Wenzel stieß unzufrieden die Luft aus und starrte einen Augenblick lang zwischen den Ohren seines Pferdes nach vorne. »Wie ich hörte, hat die gelehrte Geistliche einen Brief aufgesetzt. Habt Ihr ihn bereits gelesen?«

Verdammt sollst du sein, Gesca. Und verdammt auch diese schwatzhafte Zofe. Was wusste Wenzel sonst noch? »Er wurde nicht in meine Obhut gegeben. Sie reichte ihn direkt Lady Ijada. Versiegelt.«

Wenzel winkte diesen Einwand abschätzig beiseite. »Gewiss hat man Euch doch darin unterwiesen, wie man mit so etwas zurechtkommt.«

»Was gewöhnliche Briefe betrifft, ja. Doch dieser stammt von einer Tempelzauberin. Ich will gar nicht herausfinden, was mit dem Brief geschehen kann — oder mit mir —, wenn ich mich daran zu schaffen mache. Vielleicht in Flammen aufgehen.« Er überließ es Wenzel, sich zu überlegen, ob damit der Brief gemeint war oder Ingrey selbst. »Ihn an Hetwar weiterzuleiten, würde zusätzliche Schwierigkeiten aufwerfen. Zumindest brauchte er einen weiteren Tempelzauberer, um ihn zu öffnen. Und selbst dem königlichen Siegelbewahrer dürfte es schwer fallen, einen Tempelzauberer dazu zu bringen, einen Brief an das Oberhaupt seines eigenen Ordens auszuspionieren.«

»Also benötigt er einen abtrünnigen Zauberer.« Auf Ingreys empörten Gesichtsausdruck hin verteidigte sich der Graf: »Nun, Ihr müsst Hetwar zugestehen, dass er einen solchen finden kann, wenn überhaupt irgendjemand — und wenn es ihm so beliebt.«

»Wenn sich diese hypothetischen Zauberer weiterhin so vermehren, müssen wir sie bald wie die Schinken an die Dachsparren hängen, um Platz zu schaffen.« Allerdings fiel Ingrey mit Unbehagen ein, dass ja auch noch sein eigenartiger Bann hinzukam.

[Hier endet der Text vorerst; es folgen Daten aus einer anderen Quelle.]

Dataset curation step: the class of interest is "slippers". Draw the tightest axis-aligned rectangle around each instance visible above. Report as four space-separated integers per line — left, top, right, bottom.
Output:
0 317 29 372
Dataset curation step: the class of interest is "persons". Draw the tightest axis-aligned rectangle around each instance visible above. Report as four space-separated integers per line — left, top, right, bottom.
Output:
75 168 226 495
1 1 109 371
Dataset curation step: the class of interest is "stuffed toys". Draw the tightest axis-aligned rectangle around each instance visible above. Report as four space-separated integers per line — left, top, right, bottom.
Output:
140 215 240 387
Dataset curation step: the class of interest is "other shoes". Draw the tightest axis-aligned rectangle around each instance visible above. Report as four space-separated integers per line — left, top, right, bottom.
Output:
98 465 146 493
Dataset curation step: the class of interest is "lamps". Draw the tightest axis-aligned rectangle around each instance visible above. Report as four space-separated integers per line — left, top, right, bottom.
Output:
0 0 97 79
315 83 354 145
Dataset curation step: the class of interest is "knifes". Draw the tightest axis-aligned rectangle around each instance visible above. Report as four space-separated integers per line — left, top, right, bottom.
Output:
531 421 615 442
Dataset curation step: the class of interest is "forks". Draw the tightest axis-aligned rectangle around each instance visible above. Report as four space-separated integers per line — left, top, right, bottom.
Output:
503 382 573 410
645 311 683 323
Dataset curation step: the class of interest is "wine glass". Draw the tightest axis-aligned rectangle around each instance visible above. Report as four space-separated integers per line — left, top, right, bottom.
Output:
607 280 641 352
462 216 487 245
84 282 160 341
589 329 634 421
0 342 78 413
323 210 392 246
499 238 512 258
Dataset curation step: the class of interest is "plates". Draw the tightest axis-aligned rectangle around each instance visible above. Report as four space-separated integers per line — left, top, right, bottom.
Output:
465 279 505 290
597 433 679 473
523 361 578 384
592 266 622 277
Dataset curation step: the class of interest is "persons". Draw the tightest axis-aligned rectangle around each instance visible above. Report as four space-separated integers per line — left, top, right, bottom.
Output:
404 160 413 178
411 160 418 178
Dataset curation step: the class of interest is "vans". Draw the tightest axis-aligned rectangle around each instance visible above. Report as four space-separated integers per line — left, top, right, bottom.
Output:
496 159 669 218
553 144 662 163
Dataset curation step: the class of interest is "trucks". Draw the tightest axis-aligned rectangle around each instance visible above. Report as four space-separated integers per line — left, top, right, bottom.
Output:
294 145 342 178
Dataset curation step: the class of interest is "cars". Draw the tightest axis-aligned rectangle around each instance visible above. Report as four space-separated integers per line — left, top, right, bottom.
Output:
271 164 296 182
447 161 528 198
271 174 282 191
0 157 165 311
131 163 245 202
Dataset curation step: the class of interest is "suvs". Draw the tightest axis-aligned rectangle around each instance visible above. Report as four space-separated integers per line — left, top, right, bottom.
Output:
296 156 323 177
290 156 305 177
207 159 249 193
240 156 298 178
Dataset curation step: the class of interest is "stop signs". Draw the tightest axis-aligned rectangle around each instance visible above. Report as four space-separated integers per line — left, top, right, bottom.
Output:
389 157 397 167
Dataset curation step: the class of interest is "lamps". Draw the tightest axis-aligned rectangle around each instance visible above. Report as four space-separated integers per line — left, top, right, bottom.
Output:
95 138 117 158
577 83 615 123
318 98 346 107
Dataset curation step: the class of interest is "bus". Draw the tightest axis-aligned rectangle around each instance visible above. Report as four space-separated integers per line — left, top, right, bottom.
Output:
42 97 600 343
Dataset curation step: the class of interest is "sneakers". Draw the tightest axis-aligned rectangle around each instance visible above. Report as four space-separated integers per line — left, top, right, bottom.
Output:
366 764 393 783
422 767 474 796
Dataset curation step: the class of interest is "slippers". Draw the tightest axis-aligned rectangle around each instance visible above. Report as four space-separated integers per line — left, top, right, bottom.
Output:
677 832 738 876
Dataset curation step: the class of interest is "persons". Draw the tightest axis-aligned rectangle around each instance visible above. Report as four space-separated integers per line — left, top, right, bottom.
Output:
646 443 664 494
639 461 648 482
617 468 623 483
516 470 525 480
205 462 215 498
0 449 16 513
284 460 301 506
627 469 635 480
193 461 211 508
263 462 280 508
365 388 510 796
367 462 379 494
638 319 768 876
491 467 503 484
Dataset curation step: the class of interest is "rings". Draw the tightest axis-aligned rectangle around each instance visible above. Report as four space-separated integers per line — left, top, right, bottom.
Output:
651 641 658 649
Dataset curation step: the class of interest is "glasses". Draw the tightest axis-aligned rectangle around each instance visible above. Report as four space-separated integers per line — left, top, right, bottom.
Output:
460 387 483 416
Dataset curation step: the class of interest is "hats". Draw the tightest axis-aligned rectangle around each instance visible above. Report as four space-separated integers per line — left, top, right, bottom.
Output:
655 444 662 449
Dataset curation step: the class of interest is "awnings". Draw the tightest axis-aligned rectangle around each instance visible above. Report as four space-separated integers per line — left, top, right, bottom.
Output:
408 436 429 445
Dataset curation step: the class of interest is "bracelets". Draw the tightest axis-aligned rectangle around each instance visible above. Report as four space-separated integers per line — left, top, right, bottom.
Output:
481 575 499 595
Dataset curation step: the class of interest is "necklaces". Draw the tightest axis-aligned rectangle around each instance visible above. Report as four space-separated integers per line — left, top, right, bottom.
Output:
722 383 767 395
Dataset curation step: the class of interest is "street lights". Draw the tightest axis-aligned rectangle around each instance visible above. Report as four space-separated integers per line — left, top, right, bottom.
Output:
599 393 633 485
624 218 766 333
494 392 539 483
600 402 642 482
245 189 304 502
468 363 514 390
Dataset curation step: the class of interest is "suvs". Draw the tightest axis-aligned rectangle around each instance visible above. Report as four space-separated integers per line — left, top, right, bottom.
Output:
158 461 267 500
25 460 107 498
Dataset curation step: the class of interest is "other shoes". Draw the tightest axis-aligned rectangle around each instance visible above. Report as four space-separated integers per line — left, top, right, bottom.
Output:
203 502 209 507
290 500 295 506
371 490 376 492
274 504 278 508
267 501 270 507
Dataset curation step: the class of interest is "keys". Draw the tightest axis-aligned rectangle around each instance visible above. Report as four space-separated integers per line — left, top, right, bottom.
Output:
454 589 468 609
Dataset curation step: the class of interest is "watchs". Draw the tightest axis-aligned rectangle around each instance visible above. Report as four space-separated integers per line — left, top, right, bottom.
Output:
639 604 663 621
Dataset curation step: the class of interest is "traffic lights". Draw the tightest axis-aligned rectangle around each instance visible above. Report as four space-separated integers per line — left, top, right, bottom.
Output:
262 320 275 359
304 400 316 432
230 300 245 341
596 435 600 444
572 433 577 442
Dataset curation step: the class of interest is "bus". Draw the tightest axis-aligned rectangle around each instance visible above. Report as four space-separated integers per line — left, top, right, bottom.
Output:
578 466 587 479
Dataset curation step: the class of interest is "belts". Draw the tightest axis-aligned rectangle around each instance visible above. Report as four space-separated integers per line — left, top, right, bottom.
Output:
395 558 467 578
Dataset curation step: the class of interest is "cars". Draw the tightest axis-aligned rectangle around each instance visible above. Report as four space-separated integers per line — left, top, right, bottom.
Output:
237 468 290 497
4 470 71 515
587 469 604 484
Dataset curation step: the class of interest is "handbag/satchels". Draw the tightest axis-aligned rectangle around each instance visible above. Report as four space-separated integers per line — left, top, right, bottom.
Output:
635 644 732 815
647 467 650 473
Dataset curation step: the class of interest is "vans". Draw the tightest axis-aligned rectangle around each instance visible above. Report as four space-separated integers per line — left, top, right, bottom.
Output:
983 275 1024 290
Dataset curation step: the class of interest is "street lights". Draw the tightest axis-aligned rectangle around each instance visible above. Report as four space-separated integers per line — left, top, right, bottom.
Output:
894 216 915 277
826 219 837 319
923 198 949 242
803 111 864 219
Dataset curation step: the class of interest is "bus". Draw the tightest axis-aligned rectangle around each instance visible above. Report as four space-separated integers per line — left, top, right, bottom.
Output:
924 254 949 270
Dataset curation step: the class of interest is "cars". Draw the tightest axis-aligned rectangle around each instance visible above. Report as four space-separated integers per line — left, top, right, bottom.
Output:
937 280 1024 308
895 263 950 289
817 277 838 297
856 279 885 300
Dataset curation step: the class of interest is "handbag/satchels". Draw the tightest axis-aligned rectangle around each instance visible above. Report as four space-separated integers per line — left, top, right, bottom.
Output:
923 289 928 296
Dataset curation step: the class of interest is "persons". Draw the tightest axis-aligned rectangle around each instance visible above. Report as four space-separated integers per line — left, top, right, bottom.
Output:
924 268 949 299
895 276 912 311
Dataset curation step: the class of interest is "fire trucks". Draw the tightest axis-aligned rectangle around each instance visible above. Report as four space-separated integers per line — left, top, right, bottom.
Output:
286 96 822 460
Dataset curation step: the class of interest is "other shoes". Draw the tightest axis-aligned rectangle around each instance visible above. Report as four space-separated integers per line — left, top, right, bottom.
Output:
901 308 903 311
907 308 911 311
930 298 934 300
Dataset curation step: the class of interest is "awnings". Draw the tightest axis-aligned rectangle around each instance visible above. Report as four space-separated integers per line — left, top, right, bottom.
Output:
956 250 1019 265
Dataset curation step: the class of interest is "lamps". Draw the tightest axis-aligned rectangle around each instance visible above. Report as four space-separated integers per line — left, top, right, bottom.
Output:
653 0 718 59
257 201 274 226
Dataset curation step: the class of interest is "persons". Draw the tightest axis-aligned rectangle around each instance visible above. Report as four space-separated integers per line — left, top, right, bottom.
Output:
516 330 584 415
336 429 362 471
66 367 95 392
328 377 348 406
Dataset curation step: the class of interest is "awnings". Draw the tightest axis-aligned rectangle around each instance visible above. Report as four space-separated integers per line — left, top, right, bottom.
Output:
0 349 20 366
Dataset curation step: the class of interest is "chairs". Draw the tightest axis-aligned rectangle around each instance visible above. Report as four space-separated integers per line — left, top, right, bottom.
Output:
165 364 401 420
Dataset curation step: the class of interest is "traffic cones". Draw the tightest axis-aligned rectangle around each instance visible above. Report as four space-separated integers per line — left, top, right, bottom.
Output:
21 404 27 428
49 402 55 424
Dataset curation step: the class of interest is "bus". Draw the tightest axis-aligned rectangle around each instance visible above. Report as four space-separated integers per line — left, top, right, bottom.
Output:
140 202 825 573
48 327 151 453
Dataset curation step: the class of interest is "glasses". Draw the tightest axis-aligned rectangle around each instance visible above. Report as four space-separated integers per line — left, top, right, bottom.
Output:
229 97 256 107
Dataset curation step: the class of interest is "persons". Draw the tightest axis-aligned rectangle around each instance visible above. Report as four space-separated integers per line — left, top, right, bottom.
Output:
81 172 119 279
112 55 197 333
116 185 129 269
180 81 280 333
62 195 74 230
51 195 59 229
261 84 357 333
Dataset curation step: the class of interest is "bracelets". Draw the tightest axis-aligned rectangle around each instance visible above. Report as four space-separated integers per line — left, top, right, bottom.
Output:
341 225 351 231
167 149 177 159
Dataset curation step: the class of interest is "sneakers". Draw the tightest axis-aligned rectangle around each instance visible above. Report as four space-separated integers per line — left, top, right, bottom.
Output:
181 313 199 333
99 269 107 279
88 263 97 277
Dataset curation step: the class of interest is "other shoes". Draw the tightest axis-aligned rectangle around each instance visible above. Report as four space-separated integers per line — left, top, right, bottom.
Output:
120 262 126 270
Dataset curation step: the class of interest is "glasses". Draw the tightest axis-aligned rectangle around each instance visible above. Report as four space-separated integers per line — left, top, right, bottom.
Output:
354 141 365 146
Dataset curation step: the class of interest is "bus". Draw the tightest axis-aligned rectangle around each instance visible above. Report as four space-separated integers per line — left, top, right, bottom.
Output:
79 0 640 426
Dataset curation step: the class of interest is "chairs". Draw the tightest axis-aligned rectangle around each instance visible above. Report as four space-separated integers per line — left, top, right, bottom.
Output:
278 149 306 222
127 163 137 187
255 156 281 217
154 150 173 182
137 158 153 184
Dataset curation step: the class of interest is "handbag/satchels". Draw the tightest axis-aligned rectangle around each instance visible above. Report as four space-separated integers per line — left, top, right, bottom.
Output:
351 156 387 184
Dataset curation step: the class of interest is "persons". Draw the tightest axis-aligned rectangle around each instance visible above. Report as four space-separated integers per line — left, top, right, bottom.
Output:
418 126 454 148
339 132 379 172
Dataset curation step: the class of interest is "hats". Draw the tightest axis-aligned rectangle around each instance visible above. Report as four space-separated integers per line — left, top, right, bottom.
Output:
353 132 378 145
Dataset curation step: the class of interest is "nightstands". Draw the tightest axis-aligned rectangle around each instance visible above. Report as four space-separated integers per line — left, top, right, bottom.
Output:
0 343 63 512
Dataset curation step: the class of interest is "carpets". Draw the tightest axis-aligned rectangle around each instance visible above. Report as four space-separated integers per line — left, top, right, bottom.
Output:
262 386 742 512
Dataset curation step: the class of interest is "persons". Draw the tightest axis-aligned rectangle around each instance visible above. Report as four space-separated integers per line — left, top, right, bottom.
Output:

Wenzel nickte knapp und unzufrieden und schwieg dann eine Weile. »Nun, wo wir gerade von Schinken sprechen«, fuhr er schließlich fort, und seine Stimme hatte einen unverbindlichen Plauderton angenommen. »Ihr müsst nicht annehmen, Vetter, dass Ihr ein besonders guter Lügner seid. Es ist nur so, dass selten jemand wagemutig genug ist, Euch einer Lüge zu bezichtigen. Aus diesem Grunde habt Ihr womöglich eine etwas schmeichelhafte Vorstellung davon entwickelt, wie gut Ihr es versteht, die Wahrheit zu verbergen.« Seine Stimme wurde härter. »Was ist in diesem Gemach im Obergeschoss tatsächlich geschehen?«

»Wenn ich mehr darüber zu berichten hätte, wäre es meine Pflicht, Lord Hetwar als Erstem davon zu erzählen.«

Wenzel hob die Augenbrauen. »Ach, ist das so? Als Erstes, aber … noch nicht jetzt? Zufällig habe ich Eure Briefe an Hetwar zu lesen bekommen. Die Zahl der Dinge, die nicht darin erwähnt waren, ist durchaus bemerkenswert, wie sich allmählich zeigt. Zauberinnen, eigenartiger Lärm. Halbes Ertrinken. Euer romantischer Stellvertreter Gesca ist sogar der Ansicht, Ihr hättet Euch verliebt, was ebenfalls — wenn auch verständlicherweise — in Euren Schreiben nicht erwähnt wird.«

Ingrey errötete. »Briefe können verloren gehen. Oder in falsche Hände geraten.« Er funkelte den Grafen an.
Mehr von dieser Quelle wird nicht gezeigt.